:: The task ::
Revise the part of the forum thread about headphone jack resistors that opens with the words containing "If you read" and closes with "cement 3w 220r.", replacing "headphones" with "earphones" each time it appears.

:: Provided text ::
★ ★ ★ ★ ★ ★ ★

There's always gotta be a troll
 
Dec 19, 2023 at 10:53 PM Post #13 of 15
Sorry to necro the thread but I am in a similar situation. Just recently purchased a vintage Sanui amp which sounds amazing with my ZMF Atriums. Currently recapping it and figured I might change the headphone jack resistors. What resistor did you end up going with and was it noticeable?
 
Dec 20, 2023 at 9:09 AM Post #14 of 15
Sorry to necro the thread but I am in a similar situation. Just recently purchased a vintage Sanui amp which sounds amazing with my ZMF Atriums. Currently recapping it and figured I might change the headphone jack resistors. What resistor did you end up going with and was it noticeable?
If you read the entire thread, you will note that the resistor values are there specifically to protect headphones from the voltage available in a speaker amp. You risk blowing your headphones if you change the values - the previous post explaining that was in no way a "troll."

As for brands, I would still recommend the Kiwames as the best for biggest bang for the buck. There are many more that you could try, just take a look at the offerings on PartsConnexion or similar shops. Stick with the same ratings you have, however, or your headphones could be at risk.
 
Dec 20, 2023 at 11:59 AM Post #15 of 15
Was planning on staying with the same values. Ordered some 5w Kiwame 220r to replace the cement 3w 220r.

★ ★ ★ ★ ★ ★ ★

:: Provided data ::
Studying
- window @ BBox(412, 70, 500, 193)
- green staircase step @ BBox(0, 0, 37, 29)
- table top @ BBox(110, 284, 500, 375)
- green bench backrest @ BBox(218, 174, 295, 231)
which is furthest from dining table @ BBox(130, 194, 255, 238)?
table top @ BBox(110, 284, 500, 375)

★ ★ ★ ★ ★ ★ ★

:: The answer ::
If you read the entire thread, you will note that the resistor values are there specifically to protect earphones from the voltage available in a speaker amp. You risk blowing your earphones if you change the values - the previous post explaining that was in no way a "troll."

As for brands, I would still recommend the Kiwames as the best for biggest bang for the buck. There are many more that you could try, just take a look at the offerings on PartsConnexion or similar shops. Stick with the same ratings you have, however, or your earphones could be at risk.
 
Dec 20, 2023 at 11:59 AM Post #15 of 15
Was planning on staying with the same values. Ordered some 5w Kiwame 220r to replace the cement 3w 220r.